> _Instructions_:
a - From the text on Martian salt pans, list every upset to the continuity of existing life that the writer names.
b - Write the next part of the text on Martian salt pans, starting after its final sentence.

> _Text under study_:

_ _ _

What they might have to offer:
1) Layers of buried organic materials perhaps laid down during flooding.
2) Preservation of the deep layers of organic materials (If existing), by salt.
3) Actual possibility of seasonally habitable moisturized and warmed salt pans in some cases, where you might even hope to find existing life.
4) A water source for humans at not too high a latitude if #3 comes back false.
Your Iron probes should work well for digging a hole, and splashing organic layers around.
But there are lots of salt pans, and each one could endure many hits I am sure, so I would not be shy about using alternate probes which have a flammable metal in their core, to get some additional chemistry information, if that is worth the money.
As for the possibility of existing life, there would have been many challenges to it's continuity, but I think the salt pans are ideal for sheltering life from those upsets.
The upsets I can think of are:
1) Ice ages and arid periods, with possible lower atmospheric pressure for long periods of time.
2) Acid water.
3) Major impactor events which would heat things up, and possibly sterilize the surface. Unlike the Earth where a thick atmosphere and vast oceans would help to temper such an event, Mars could temporarily turn into a steam autoclave on the surface. Of course this might also temporarily thicken the atmosphere, and generate liquid water, which are potentially life giving.

_ _ _

> _Dataset excerpts_:
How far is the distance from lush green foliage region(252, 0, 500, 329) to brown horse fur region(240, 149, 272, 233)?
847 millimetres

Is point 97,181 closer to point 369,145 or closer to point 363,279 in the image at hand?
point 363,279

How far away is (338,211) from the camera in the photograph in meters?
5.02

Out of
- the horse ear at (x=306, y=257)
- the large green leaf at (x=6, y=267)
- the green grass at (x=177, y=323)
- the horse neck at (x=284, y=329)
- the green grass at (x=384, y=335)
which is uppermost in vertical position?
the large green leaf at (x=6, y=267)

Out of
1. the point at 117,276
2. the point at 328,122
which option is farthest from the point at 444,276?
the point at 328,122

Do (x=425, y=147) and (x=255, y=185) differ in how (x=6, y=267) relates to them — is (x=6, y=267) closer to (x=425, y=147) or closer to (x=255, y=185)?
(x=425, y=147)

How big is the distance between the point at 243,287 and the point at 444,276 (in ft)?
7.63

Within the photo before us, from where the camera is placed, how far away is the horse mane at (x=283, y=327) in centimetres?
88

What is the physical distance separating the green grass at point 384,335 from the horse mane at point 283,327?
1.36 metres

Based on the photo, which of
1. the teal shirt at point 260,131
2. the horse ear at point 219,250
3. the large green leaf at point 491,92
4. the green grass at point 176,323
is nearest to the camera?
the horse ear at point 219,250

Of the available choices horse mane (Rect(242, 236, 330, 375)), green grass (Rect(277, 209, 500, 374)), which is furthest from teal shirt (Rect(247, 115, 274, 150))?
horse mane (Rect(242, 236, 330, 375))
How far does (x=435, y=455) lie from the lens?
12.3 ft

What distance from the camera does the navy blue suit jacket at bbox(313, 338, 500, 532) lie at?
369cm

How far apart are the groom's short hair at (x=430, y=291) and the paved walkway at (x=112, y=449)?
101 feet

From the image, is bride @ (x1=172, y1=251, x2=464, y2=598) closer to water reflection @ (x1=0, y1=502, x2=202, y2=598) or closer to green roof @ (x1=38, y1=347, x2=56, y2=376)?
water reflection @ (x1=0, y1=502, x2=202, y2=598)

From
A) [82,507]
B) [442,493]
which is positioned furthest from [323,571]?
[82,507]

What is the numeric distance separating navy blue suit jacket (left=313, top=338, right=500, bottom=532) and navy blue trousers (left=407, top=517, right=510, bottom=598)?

_ _ _

> _Exercise results_:
a -
1. Ice ages and arid periods, with possible lower atmospheric pressure for long periods of time
2. Acid water
3. Major impactor events that would heat things up and possibly sterilize the surface

b -
The deepest layers of the salt pans might be some protection, and then if liquid water flowed into them of course from that time, life would be encouraged.
Another route for survival earlier in the history of Mars could have been springs, which might have lasted late into the fluvial period. An Oasis such as that draining into a salt pan might provide some warming, and of course some water, and as for acid water perhaps a buffering of the acidity, as the acid water would flow through underground cracks, and under permafrost and would encounter rocks that were not as acid.
Such springs might have connected with still existing or extinct aquifers, where life might also have held on, to repopulate the salt pans after a hostile event.
And then there exists a possibility that a spore mode in the condition of dry cold salt could have help to preserve life for a better time.
So, now your iron balls might actually provide food to life in the salt pan. It is not unthinkable that some member of a microbial biological community would specialize in eating iron.
So, I additionally suggest projectiles that would intentionally feed microbes. Of course solid iron, but perhaps also hollow probes filled with iron particles.
And perhaps iron balls filled with Carbon, so in case a type of microbe specializes in processing Carbon, that could be stimulated.
It is not unreasonable that microbes in a salt pan might live off of the O2 and CO in the atmosphere, and also other Carbon based microbes, so perhaps they could process Carbon.
The results of microbes eating Iron or Carbon might be the emission of gasses, or an unexpected color progression in the materials deposited.
And of course Spacenut could have his seismic data.
I would think it might be an outside option to even go and collect organic samples with a rover, if at some point sufficient indication says that life no longer exists in the salt pans.
*Iron and Carbon and combustible metals could be sterilized by heat and other methods, so, the projectile method to me seems like a good option.
Ya, I should stop reading this stuff, it makes me return.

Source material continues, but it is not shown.